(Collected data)
· · · ·

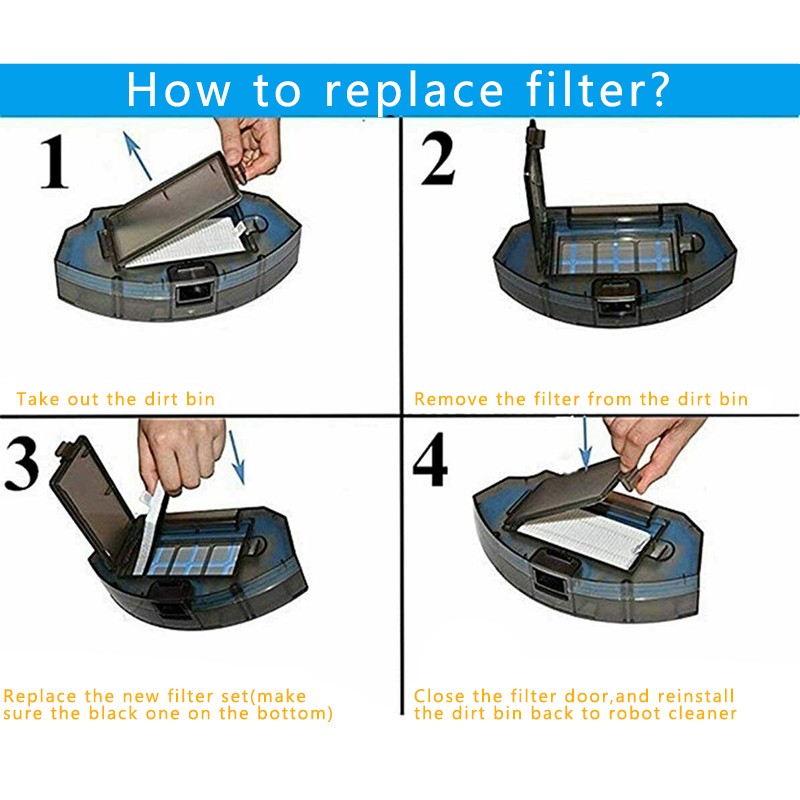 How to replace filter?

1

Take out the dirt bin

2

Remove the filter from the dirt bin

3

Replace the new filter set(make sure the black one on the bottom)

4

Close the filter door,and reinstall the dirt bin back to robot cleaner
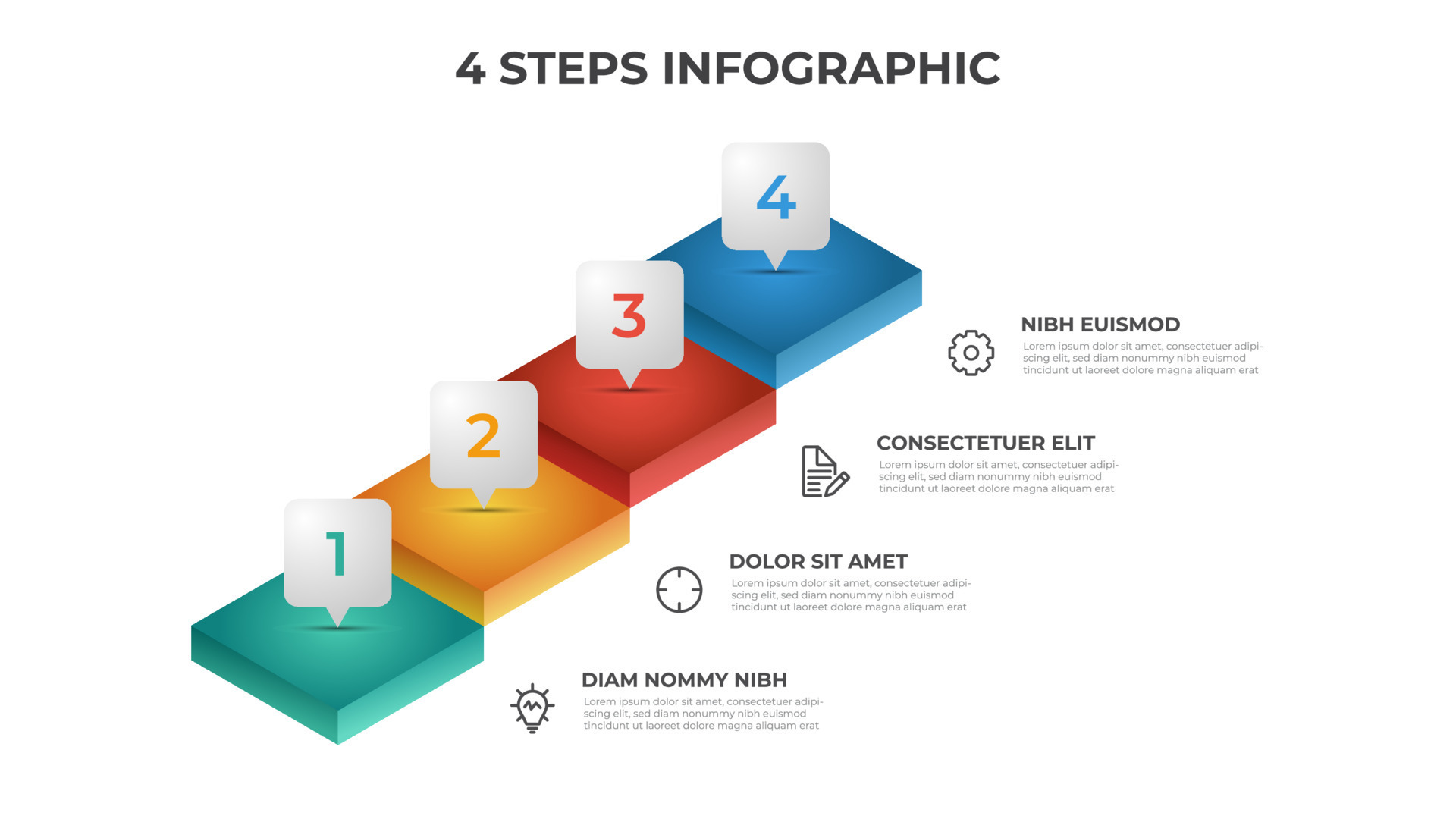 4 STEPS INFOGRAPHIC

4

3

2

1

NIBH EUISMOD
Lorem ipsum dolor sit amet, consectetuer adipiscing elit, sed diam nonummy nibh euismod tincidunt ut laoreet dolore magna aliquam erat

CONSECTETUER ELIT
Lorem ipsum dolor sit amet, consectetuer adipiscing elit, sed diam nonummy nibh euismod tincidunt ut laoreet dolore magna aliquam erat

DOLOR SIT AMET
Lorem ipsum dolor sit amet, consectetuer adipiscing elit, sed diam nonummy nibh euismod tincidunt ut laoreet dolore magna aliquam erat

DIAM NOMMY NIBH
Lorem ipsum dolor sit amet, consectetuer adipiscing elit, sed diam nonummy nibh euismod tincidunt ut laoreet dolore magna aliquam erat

· · · ·

Brief.
Should a record include a picture, omit it from your copy and return the rest unchanged.

Exercise answer.
 How to replace filter?

1

Take out the dirt bin

2

Remove the filter from the dirt bin

3

Replace the new filter set(make sure the black one on the bottom)

4

Close the filter door,and reinstall the dirt bin back to robot cleaner
 4 STEPS INFOGRAPHIC

4

3

2

1

NIBH EUISMOD
Lorem ipsum dolor sit amet, consectetuer adipiscing elit, sed diam nonummy nibh euismod tincidunt ut laoreet dolore magna aliquam erat

CONSECTETUER ELIT
Lorem ipsum dolor sit amet, consectetuer adipiscing elit, sed diam nonummy nibh euismod tincidunt ut laoreet dolore magna aliquam erat

DOLOR SIT AMET
Lorem ipsum dolor sit amet, consectetuer adipiscing elit, sed diam nonummy nibh euismod tincidunt ut laoreet dolore magna aliquam erat

DIAM NOMMY NIBH
Lorem ipsum dolor sit amet, consectetuer adipiscing elit, sed diam nonummy nibh euismod tincidunt ut laoreet dolore magna aliquam erat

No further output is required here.